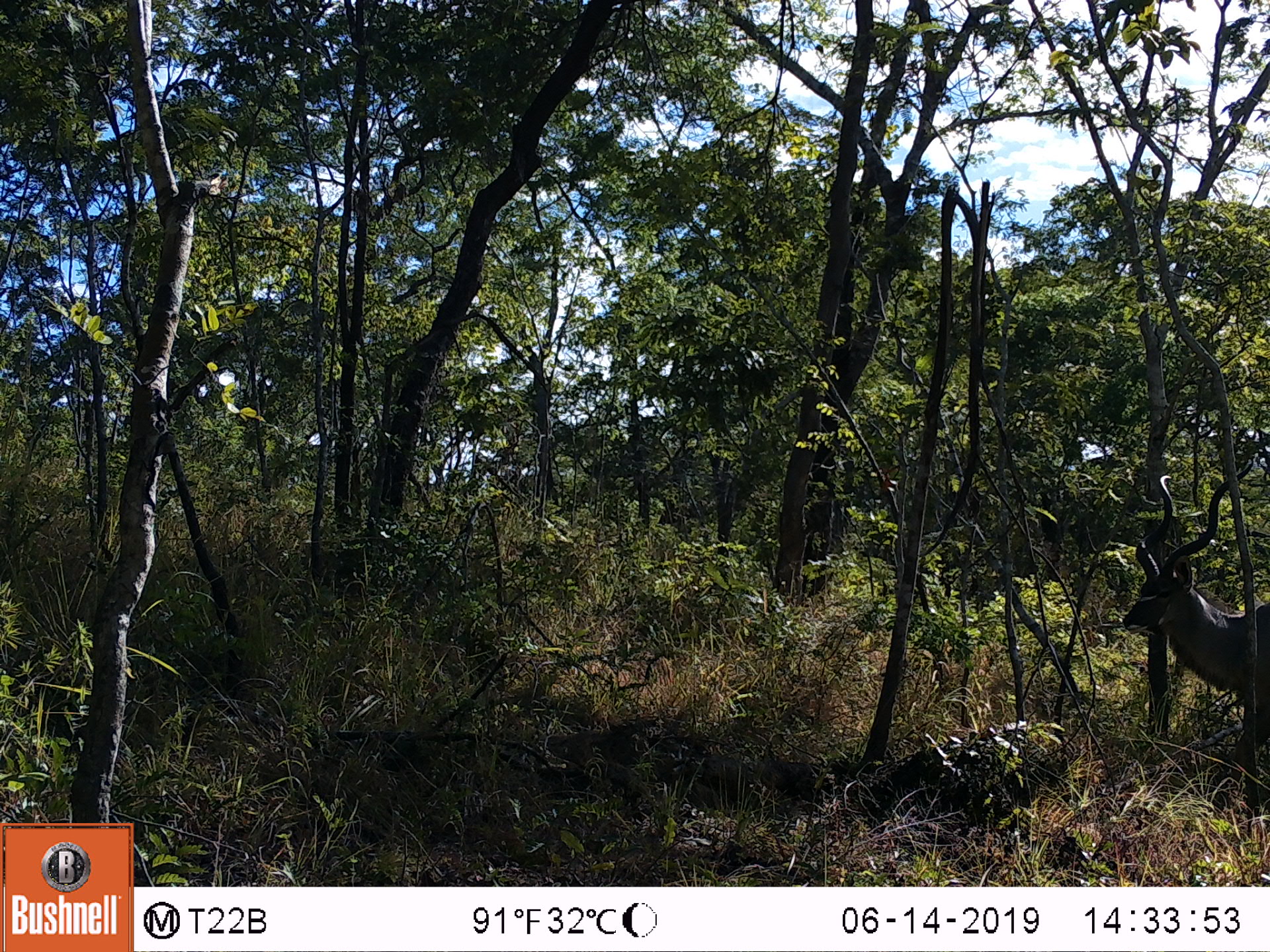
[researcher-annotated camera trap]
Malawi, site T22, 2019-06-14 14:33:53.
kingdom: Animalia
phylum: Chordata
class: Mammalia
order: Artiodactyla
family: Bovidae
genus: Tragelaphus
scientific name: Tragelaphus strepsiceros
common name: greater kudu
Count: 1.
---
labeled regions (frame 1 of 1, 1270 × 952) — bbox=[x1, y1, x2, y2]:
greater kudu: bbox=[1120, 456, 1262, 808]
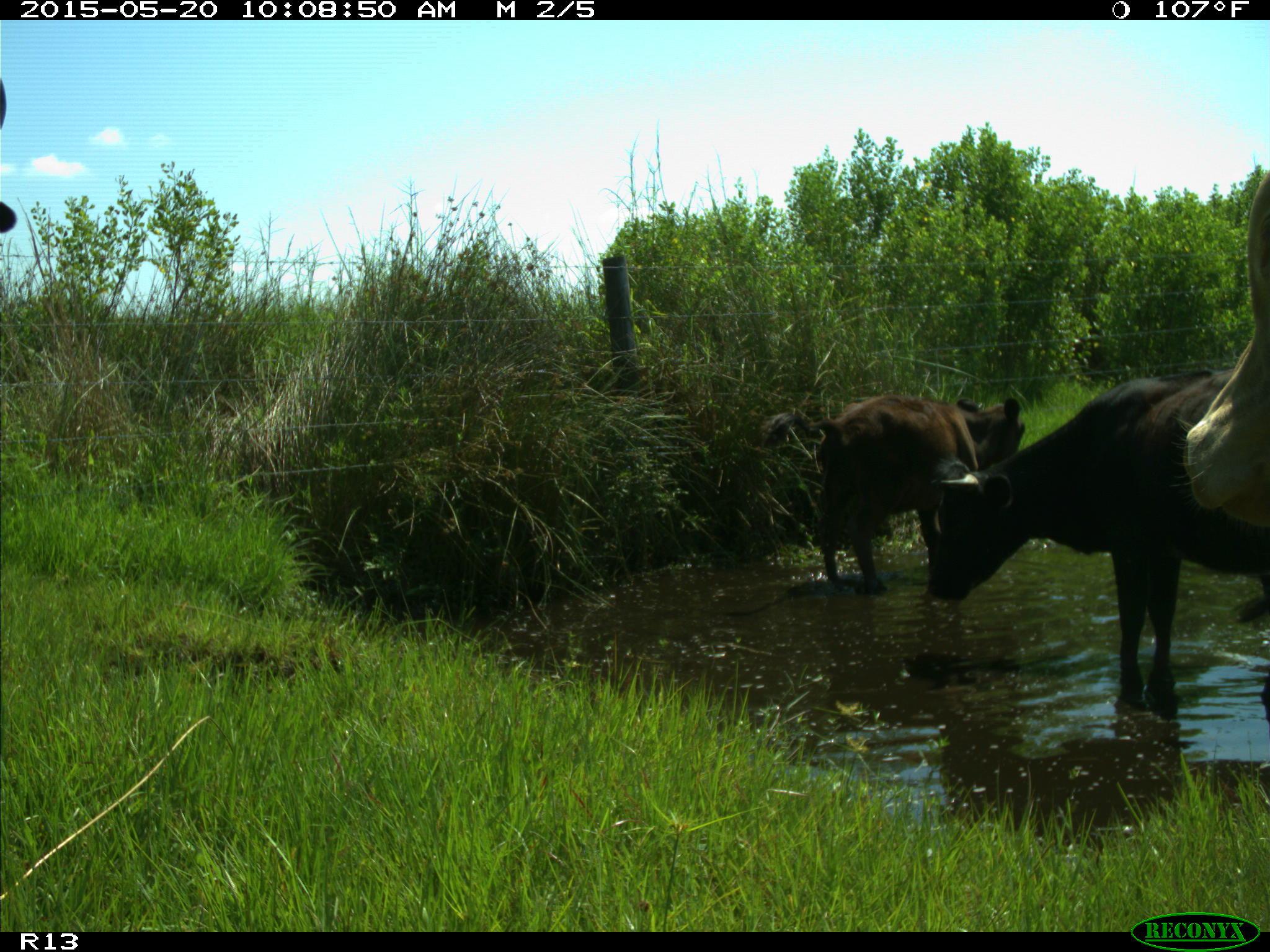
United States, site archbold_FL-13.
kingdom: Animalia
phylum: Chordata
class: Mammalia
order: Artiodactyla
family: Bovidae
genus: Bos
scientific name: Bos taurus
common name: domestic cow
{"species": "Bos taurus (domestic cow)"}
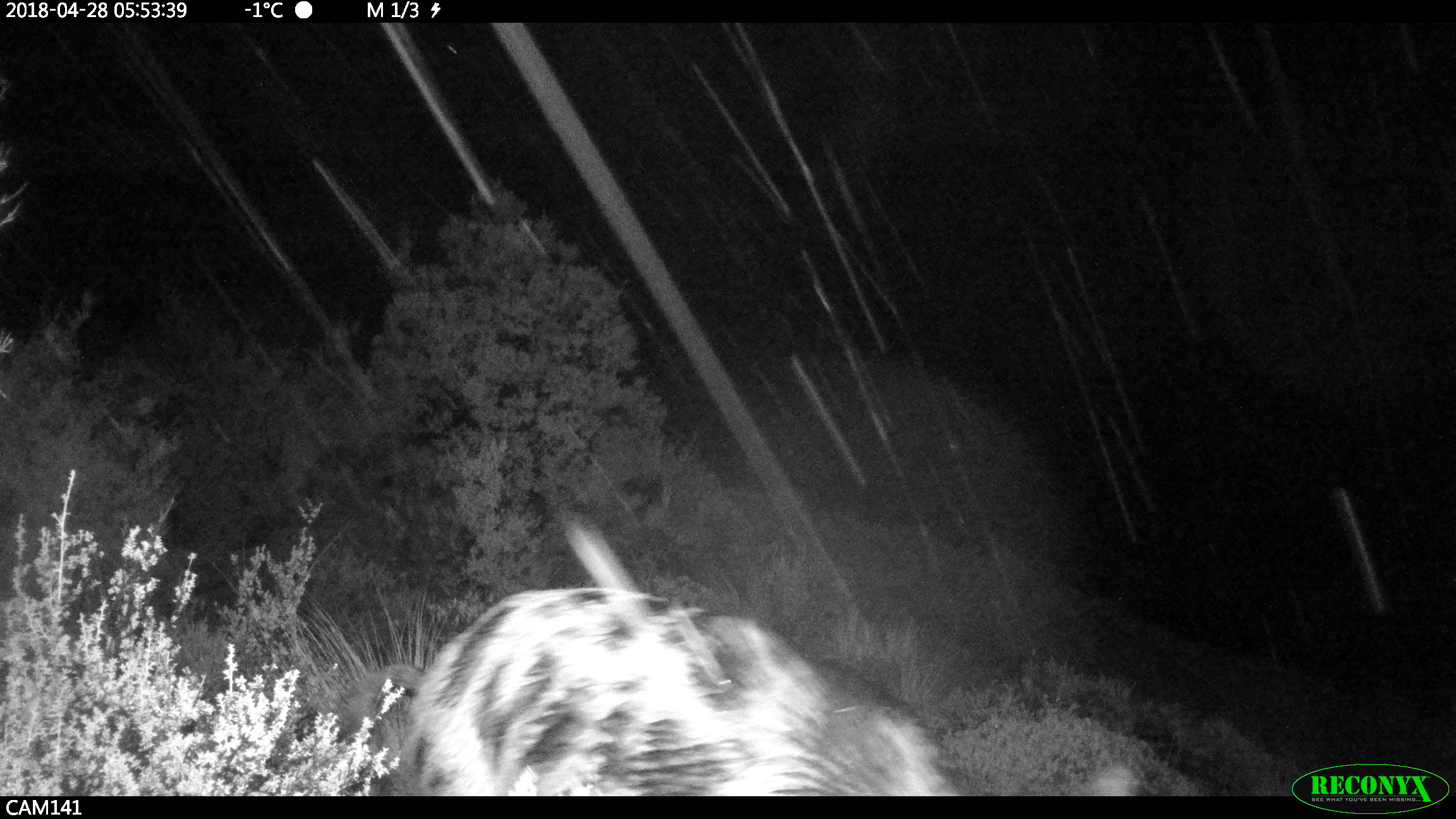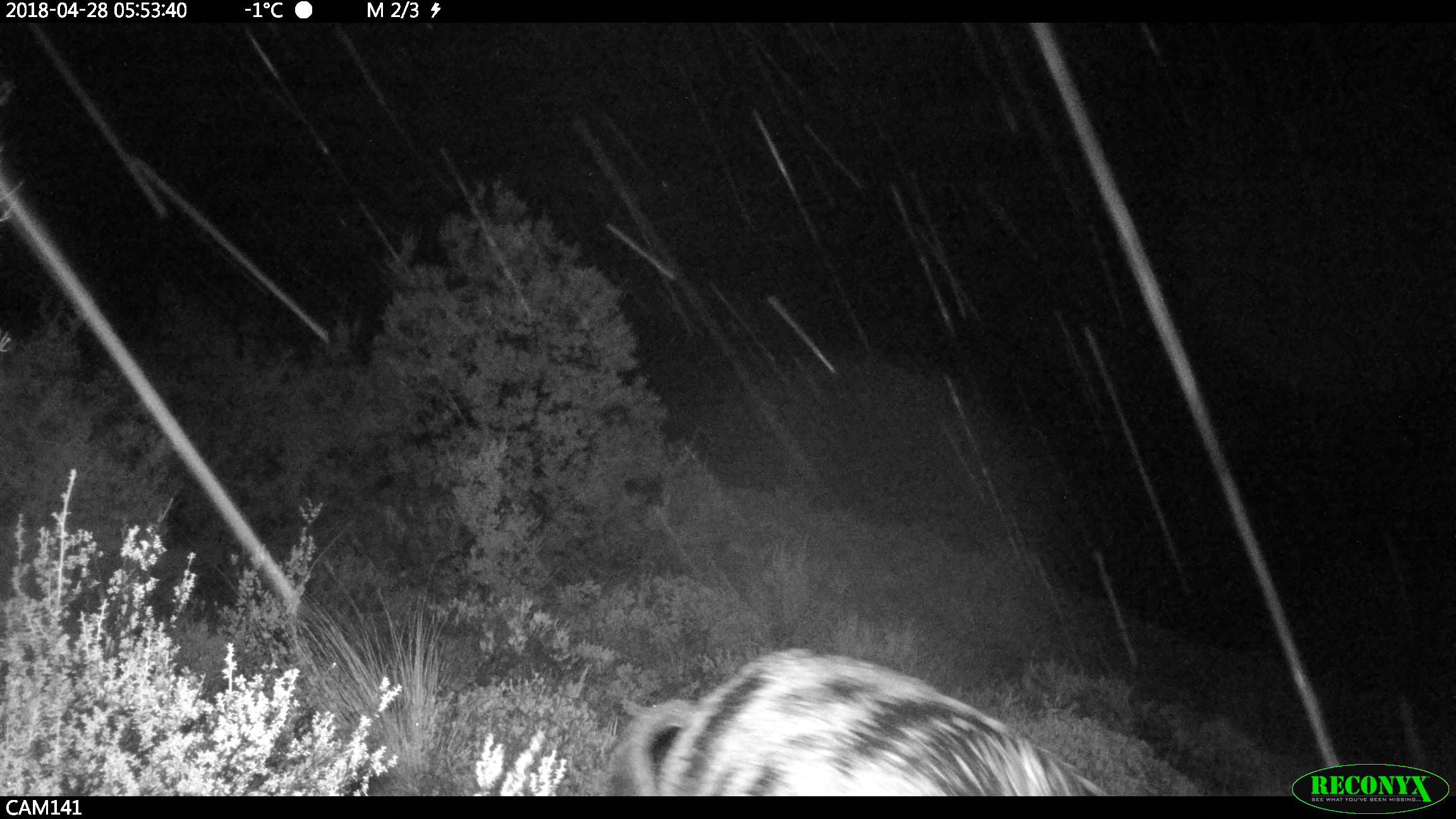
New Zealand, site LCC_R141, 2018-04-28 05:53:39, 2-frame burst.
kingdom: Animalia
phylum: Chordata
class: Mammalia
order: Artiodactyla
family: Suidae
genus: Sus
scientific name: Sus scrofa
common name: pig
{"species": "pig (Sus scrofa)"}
+++
Exercise prompt: How many lines of the listing above include the word "common"? Reply with the number alone.

Answer to this task: 3